> _Your objective_
Copy out the passage below about Sissener's October fund losses word for word, in full.

> _Selected excerpt_
-*-

Sissener’s losses on October were almost a stroke of irony. The short-seller noted to Norwegian newspaper Dagens Næringsliv that he actually took a very careful stance at the beginning of the month, even adjusting his fund’s share weight to about 50%. Despite this, Sissener Canopus still fell 5.5%. In a report to his clients, Sissener admitted that one of the main reasons behind the fund’s losses was Tesla, which saw a steep rise at the end of October, fueled by the company’s surprisingly strong third-quarter earnings. Sissener’s bets in two other companies, Transocean and Elkem, did not pan out as well.

Sissener noted to the Norwegian publication that he does not understand Tesla’s third-quarter figures, and that he is presently trying to investigate the company’s numbers. While the fund manager stated that he is not ruling out an increased short position against the company in the near future, Sissener noted that he had reduced his short position on Tesla nonetheless.

-*-

> _Supplied information_
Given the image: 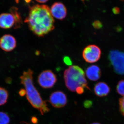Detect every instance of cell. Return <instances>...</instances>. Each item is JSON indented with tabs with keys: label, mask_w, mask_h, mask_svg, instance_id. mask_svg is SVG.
<instances>
[{
	"label": "cell",
	"mask_w": 124,
	"mask_h": 124,
	"mask_svg": "<svg viewBox=\"0 0 124 124\" xmlns=\"http://www.w3.org/2000/svg\"><path fill=\"white\" fill-rule=\"evenodd\" d=\"M9 122V117L7 113L0 112V124H8Z\"/></svg>",
	"instance_id": "5bb4252c"
},
{
	"label": "cell",
	"mask_w": 124,
	"mask_h": 124,
	"mask_svg": "<svg viewBox=\"0 0 124 124\" xmlns=\"http://www.w3.org/2000/svg\"><path fill=\"white\" fill-rule=\"evenodd\" d=\"M50 11L53 16L59 20H63L67 16L66 8L61 2L54 3L51 7Z\"/></svg>",
	"instance_id": "30bf717a"
},
{
	"label": "cell",
	"mask_w": 124,
	"mask_h": 124,
	"mask_svg": "<svg viewBox=\"0 0 124 124\" xmlns=\"http://www.w3.org/2000/svg\"><path fill=\"white\" fill-rule=\"evenodd\" d=\"M101 54V50L99 47L95 45H89L84 49L82 57L85 62L93 63L99 60Z\"/></svg>",
	"instance_id": "52a82bcc"
},
{
	"label": "cell",
	"mask_w": 124,
	"mask_h": 124,
	"mask_svg": "<svg viewBox=\"0 0 124 124\" xmlns=\"http://www.w3.org/2000/svg\"><path fill=\"white\" fill-rule=\"evenodd\" d=\"M56 76L52 71L48 70L43 71L38 76L39 85L43 88H52L57 82Z\"/></svg>",
	"instance_id": "8992f818"
},
{
	"label": "cell",
	"mask_w": 124,
	"mask_h": 124,
	"mask_svg": "<svg viewBox=\"0 0 124 124\" xmlns=\"http://www.w3.org/2000/svg\"><path fill=\"white\" fill-rule=\"evenodd\" d=\"M17 45L15 38L13 36L6 34L0 38V48L6 52H10L15 48Z\"/></svg>",
	"instance_id": "9c48e42d"
},
{
	"label": "cell",
	"mask_w": 124,
	"mask_h": 124,
	"mask_svg": "<svg viewBox=\"0 0 124 124\" xmlns=\"http://www.w3.org/2000/svg\"><path fill=\"white\" fill-rule=\"evenodd\" d=\"M81 0L83 1V2H84L85 0Z\"/></svg>",
	"instance_id": "83f0119b"
},
{
	"label": "cell",
	"mask_w": 124,
	"mask_h": 124,
	"mask_svg": "<svg viewBox=\"0 0 124 124\" xmlns=\"http://www.w3.org/2000/svg\"><path fill=\"white\" fill-rule=\"evenodd\" d=\"M19 93L21 97H23L26 95V93L25 89H22L19 90Z\"/></svg>",
	"instance_id": "7402d4cb"
},
{
	"label": "cell",
	"mask_w": 124,
	"mask_h": 124,
	"mask_svg": "<svg viewBox=\"0 0 124 124\" xmlns=\"http://www.w3.org/2000/svg\"><path fill=\"white\" fill-rule=\"evenodd\" d=\"M121 1H124V0H121Z\"/></svg>",
	"instance_id": "f1b7e54d"
},
{
	"label": "cell",
	"mask_w": 124,
	"mask_h": 124,
	"mask_svg": "<svg viewBox=\"0 0 124 124\" xmlns=\"http://www.w3.org/2000/svg\"><path fill=\"white\" fill-rule=\"evenodd\" d=\"M65 85L71 92H76L79 87L85 88L90 90L85 79L84 71L77 66H71L65 70L64 72Z\"/></svg>",
	"instance_id": "3957f363"
},
{
	"label": "cell",
	"mask_w": 124,
	"mask_h": 124,
	"mask_svg": "<svg viewBox=\"0 0 124 124\" xmlns=\"http://www.w3.org/2000/svg\"><path fill=\"white\" fill-rule=\"evenodd\" d=\"M119 110L121 114L124 116V96L121 98L119 100Z\"/></svg>",
	"instance_id": "2e32d148"
},
{
	"label": "cell",
	"mask_w": 124,
	"mask_h": 124,
	"mask_svg": "<svg viewBox=\"0 0 124 124\" xmlns=\"http://www.w3.org/2000/svg\"><path fill=\"white\" fill-rule=\"evenodd\" d=\"M22 20L19 13H5L0 15V28L8 29L13 27L17 29L21 27Z\"/></svg>",
	"instance_id": "277c9868"
},
{
	"label": "cell",
	"mask_w": 124,
	"mask_h": 124,
	"mask_svg": "<svg viewBox=\"0 0 124 124\" xmlns=\"http://www.w3.org/2000/svg\"><path fill=\"white\" fill-rule=\"evenodd\" d=\"M108 58L116 73L124 75V53L117 50H111L108 54Z\"/></svg>",
	"instance_id": "5b68a950"
},
{
	"label": "cell",
	"mask_w": 124,
	"mask_h": 124,
	"mask_svg": "<svg viewBox=\"0 0 124 124\" xmlns=\"http://www.w3.org/2000/svg\"><path fill=\"white\" fill-rule=\"evenodd\" d=\"M93 104V103L90 100H86L84 103V106L85 108H89L91 107Z\"/></svg>",
	"instance_id": "d6986e66"
},
{
	"label": "cell",
	"mask_w": 124,
	"mask_h": 124,
	"mask_svg": "<svg viewBox=\"0 0 124 124\" xmlns=\"http://www.w3.org/2000/svg\"><path fill=\"white\" fill-rule=\"evenodd\" d=\"M95 95L99 97H103L108 95L110 91V87L104 82H98L94 88Z\"/></svg>",
	"instance_id": "7c38bea8"
},
{
	"label": "cell",
	"mask_w": 124,
	"mask_h": 124,
	"mask_svg": "<svg viewBox=\"0 0 124 124\" xmlns=\"http://www.w3.org/2000/svg\"><path fill=\"white\" fill-rule=\"evenodd\" d=\"M8 97V91L4 88L0 87V106L7 102Z\"/></svg>",
	"instance_id": "4fadbf2b"
},
{
	"label": "cell",
	"mask_w": 124,
	"mask_h": 124,
	"mask_svg": "<svg viewBox=\"0 0 124 124\" xmlns=\"http://www.w3.org/2000/svg\"><path fill=\"white\" fill-rule=\"evenodd\" d=\"M26 1L27 2H29L31 1V0H26Z\"/></svg>",
	"instance_id": "484cf974"
},
{
	"label": "cell",
	"mask_w": 124,
	"mask_h": 124,
	"mask_svg": "<svg viewBox=\"0 0 124 124\" xmlns=\"http://www.w3.org/2000/svg\"><path fill=\"white\" fill-rule=\"evenodd\" d=\"M24 22L39 37L44 36L54 28V21L50 9L46 5H36L30 7Z\"/></svg>",
	"instance_id": "6da1fadb"
},
{
	"label": "cell",
	"mask_w": 124,
	"mask_h": 124,
	"mask_svg": "<svg viewBox=\"0 0 124 124\" xmlns=\"http://www.w3.org/2000/svg\"><path fill=\"white\" fill-rule=\"evenodd\" d=\"M112 11L113 14L117 15L120 13V10L119 7H115L112 8Z\"/></svg>",
	"instance_id": "44dd1931"
},
{
	"label": "cell",
	"mask_w": 124,
	"mask_h": 124,
	"mask_svg": "<svg viewBox=\"0 0 124 124\" xmlns=\"http://www.w3.org/2000/svg\"><path fill=\"white\" fill-rule=\"evenodd\" d=\"M16 2L17 3H18L19 2V0H16Z\"/></svg>",
	"instance_id": "4316f807"
},
{
	"label": "cell",
	"mask_w": 124,
	"mask_h": 124,
	"mask_svg": "<svg viewBox=\"0 0 124 124\" xmlns=\"http://www.w3.org/2000/svg\"><path fill=\"white\" fill-rule=\"evenodd\" d=\"M99 124V123H98V122H94V123H93V124Z\"/></svg>",
	"instance_id": "d4e9b609"
},
{
	"label": "cell",
	"mask_w": 124,
	"mask_h": 124,
	"mask_svg": "<svg viewBox=\"0 0 124 124\" xmlns=\"http://www.w3.org/2000/svg\"><path fill=\"white\" fill-rule=\"evenodd\" d=\"M93 26L94 28L96 29H100L103 27L102 24L99 20H95L93 23Z\"/></svg>",
	"instance_id": "e0dca14e"
},
{
	"label": "cell",
	"mask_w": 124,
	"mask_h": 124,
	"mask_svg": "<svg viewBox=\"0 0 124 124\" xmlns=\"http://www.w3.org/2000/svg\"><path fill=\"white\" fill-rule=\"evenodd\" d=\"M63 62L64 63L68 66H71L72 64V62L70 58L67 56H66L63 58Z\"/></svg>",
	"instance_id": "ac0fdd59"
},
{
	"label": "cell",
	"mask_w": 124,
	"mask_h": 124,
	"mask_svg": "<svg viewBox=\"0 0 124 124\" xmlns=\"http://www.w3.org/2000/svg\"><path fill=\"white\" fill-rule=\"evenodd\" d=\"M116 91L119 94L124 96V80L120 81L116 86Z\"/></svg>",
	"instance_id": "9a60e30c"
},
{
	"label": "cell",
	"mask_w": 124,
	"mask_h": 124,
	"mask_svg": "<svg viewBox=\"0 0 124 124\" xmlns=\"http://www.w3.org/2000/svg\"><path fill=\"white\" fill-rule=\"evenodd\" d=\"M85 74L89 80L96 81L101 77V70L100 68L97 65H92L86 69Z\"/></svg>",
	"instance_id": "8fae6325"
},
{
	"label": "cell",
	"mask_w": 124,
	"mask_h": 124,
	"mask_svg": "<svg viewBox=\"0 0 124 124\" xmlns=\"http://www.w3.org/2000/svg\"><path fill=\"white\" fill-rule=\"evenodd\" d=\"M31 122L34 124H37L38 123V119L35 116H32L31 118Z\"/></svg>",
	"instance_id": "603a6c76"
},
{
	"label": "cell",
	"mask_w": 124,
	"mask_h": 124,
	"mask_svg": "<svg viewBox=\"0 0 124 124\" xmlns=\"http://www.w3.org/2000/svg\"><path fill=\"white\" fill-rule=\"evenodd\" d=\"M76 91L78 94H82L84 92V89L83 87H79L76 89Z\"/></svg>",
	"instance_id": "ffe728a7"
},
{
	"label": "cell",
	"mask_w": 124,
	"mask_h": 124,
	"mask_svg": "<svg viewBox=\"0 0 124 124\" xmlns=\"http://www.w3.org/2000/svg\"><path fill=\"white\" fill-rule=\"evenodd\" d=\"M33 71L31 69L24 72L20 77L21 83L25 88L28 101L33 108L39 110L43 115L48 112L50 109L46 101L42 100L39 93L33 85Z\"/></svg>",
	"instance_id": "7a4b0ae2"
},
{
	"label": "cell",
	"mask_w": 124,
	"mask_h": 124,
	"mask_svg": "<svg viewBox=\"0 0 124 124\" xmlns=\"http://www.w3.org/2000/svg\"><path fill=\"white\" fill-rule=\"evenodd\" d=\"M49 102L55 108L63 107L66 106L67 102L66 95L62 91H55L50 95Z\"/></svg>",
	"instance_id": "ba28073f"
},
{
	"label": "cell",
	"mask_w": 124,
	"mask_h": 124,
	"mask_svg": "<svg viewBox=\"0 0 124 124\" xmlns=\"http://www.w3.org/2000/svg\"><path fill=\"white\" fill-rule=\"evenodd\" d=\"M37 2H40V3H45L47 2L49 0H36Z\"/></svg>",
	"instance_id": "cb8c5ba5"
}]
</instances>
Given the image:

-*-

> _The completed task_
Sissener’s losses on October were almost a stroke of irony. The short-seller noted to Norwegian newspaper Dagens Næringsliv that he actually took a very careful stance at the beginning of the month, even adjusting his fund’s share weight to about 50%. Despite this, Sissener Canopus still fell 5.5%. In a report to his clients, Sissener admitted that one of the main reasons behind the fund’s losses was Tesla, which saw a steep rise at the end of October, fueled by the company’s surprisingly strong third-quarter earnings. Sissener’s bets in two other companies, Transocean and Elkem, did not pan out as well.

Sissener noted to the Norwegian publication that he does not understand Tesla’s third-quarter figures, and that he is presently trying to investigate the company’s numbers. While the fund manager stated that he is not ruling out an increased short position against the company in the near future, Sissener noted that he had reduced his short position on Tesla nonetheless.